— Problem to solve —
Only the lines from the one with "weibliche elektriker die" through the last line of the records below belong in your answer, reproduced exactly and with the pictures left out.

------------------------------------------------------------

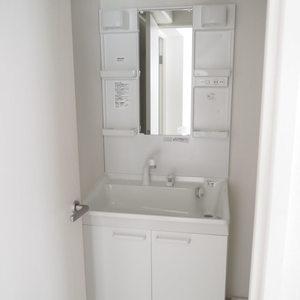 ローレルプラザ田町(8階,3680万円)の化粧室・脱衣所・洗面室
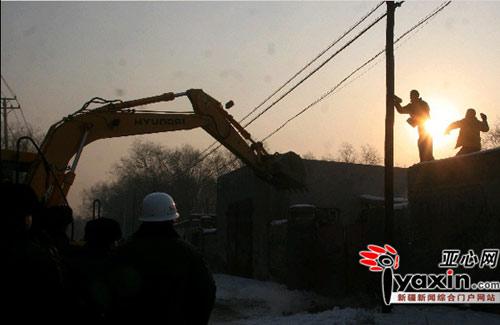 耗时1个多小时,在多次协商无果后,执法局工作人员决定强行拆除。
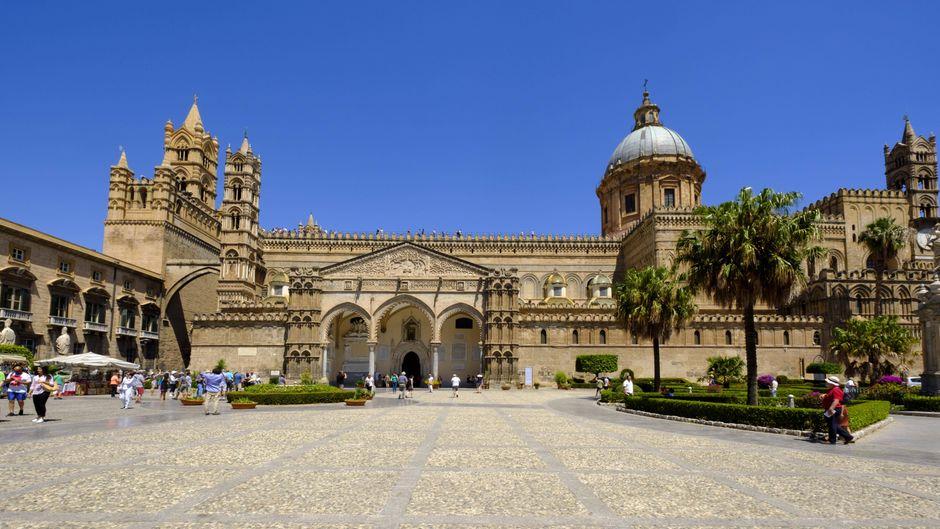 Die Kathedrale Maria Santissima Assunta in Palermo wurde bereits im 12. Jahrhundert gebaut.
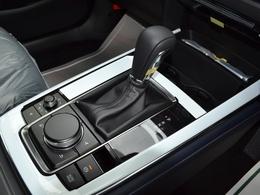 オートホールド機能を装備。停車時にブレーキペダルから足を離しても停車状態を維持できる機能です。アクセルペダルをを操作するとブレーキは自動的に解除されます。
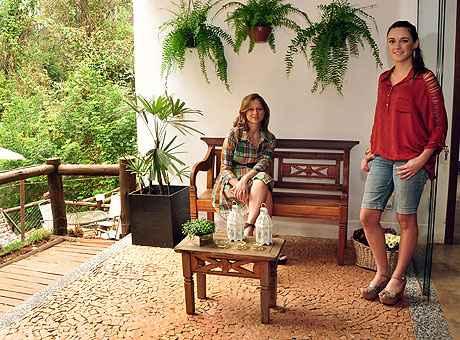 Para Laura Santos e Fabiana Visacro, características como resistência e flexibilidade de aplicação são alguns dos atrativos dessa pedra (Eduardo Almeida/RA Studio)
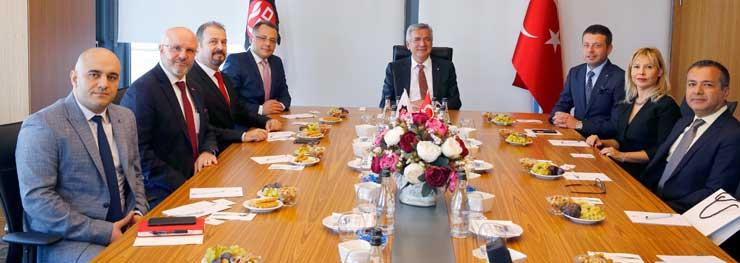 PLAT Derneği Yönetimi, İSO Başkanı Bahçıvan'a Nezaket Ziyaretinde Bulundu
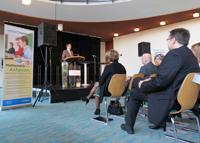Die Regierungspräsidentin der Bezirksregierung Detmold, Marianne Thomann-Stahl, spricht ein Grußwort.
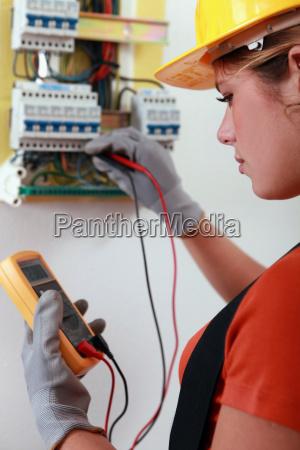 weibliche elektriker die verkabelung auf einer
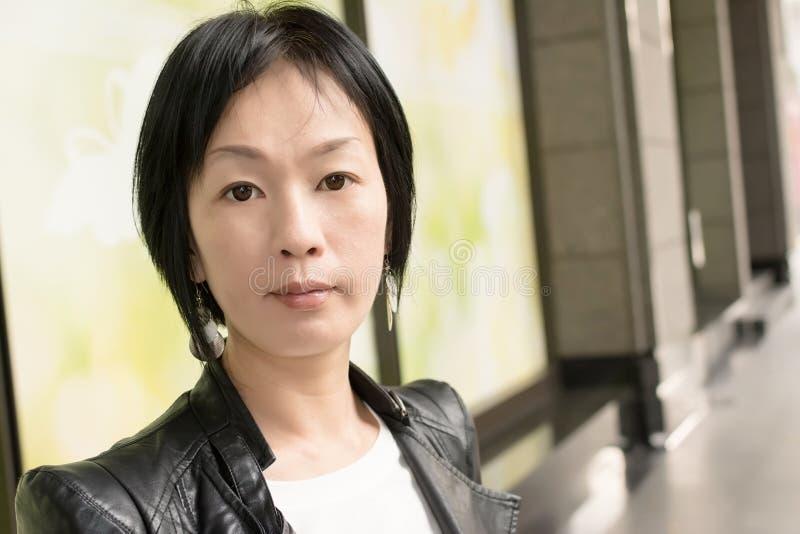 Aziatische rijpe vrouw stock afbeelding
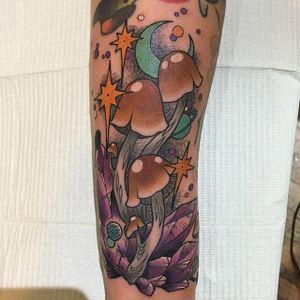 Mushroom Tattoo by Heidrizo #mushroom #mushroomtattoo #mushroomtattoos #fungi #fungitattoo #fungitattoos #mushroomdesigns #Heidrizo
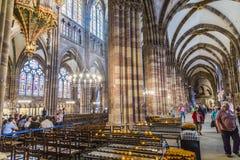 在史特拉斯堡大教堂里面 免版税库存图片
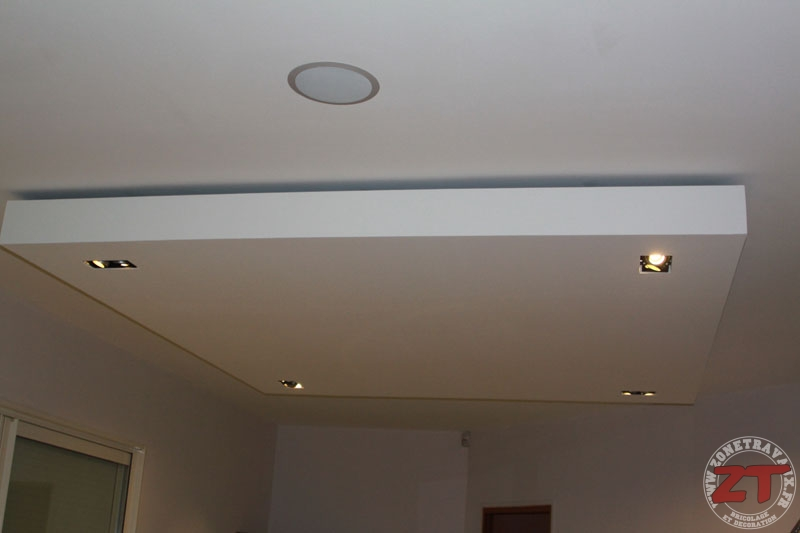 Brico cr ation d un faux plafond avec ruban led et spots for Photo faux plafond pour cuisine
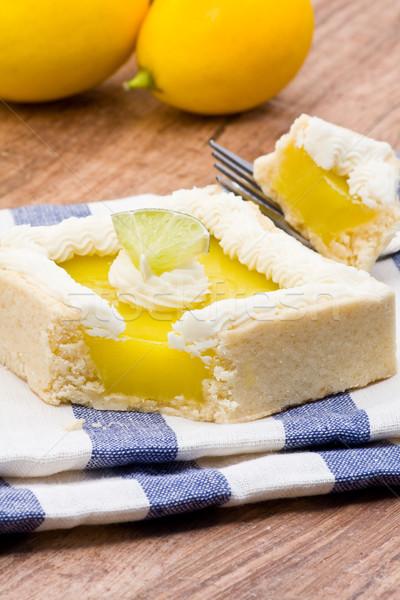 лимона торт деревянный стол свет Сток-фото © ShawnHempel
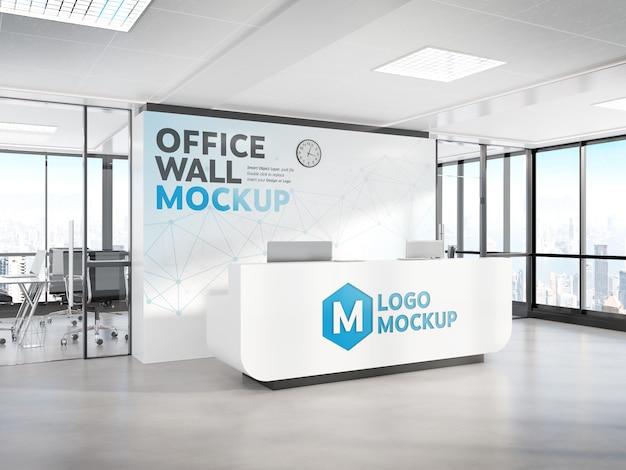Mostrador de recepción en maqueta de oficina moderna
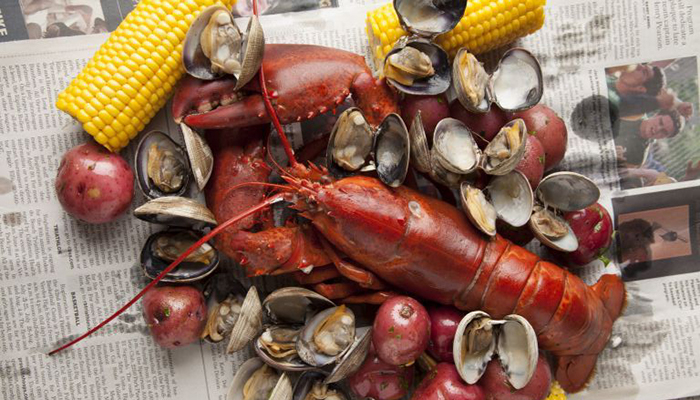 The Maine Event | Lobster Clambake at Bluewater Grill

------------------------------------------------------------

— Result —
 weibliche elektriker die verkabelung auf einer
 Aziatische rijpe vrouw stock afbeelding
 Mushroom Tattoo by Heidrizo #mushroom #mushroomtattoo #mushroomtattoos #fungi #fungitattoo #fungitattoos #mushroomdesigns #Heidrizo
 在史特拉斯堡大教堂里面 免版税库存图片
 Brico cr ation d un faux plafond avec ruban led et spots for Photo faux plafond pour cuisine
 лимона торт деревянный стол свет Сток-фото © ShawnHempel
Mostrador de recepción en maqueta de oficina moderna
 The Maine Event | Lobster Clambake at Bluewater Grill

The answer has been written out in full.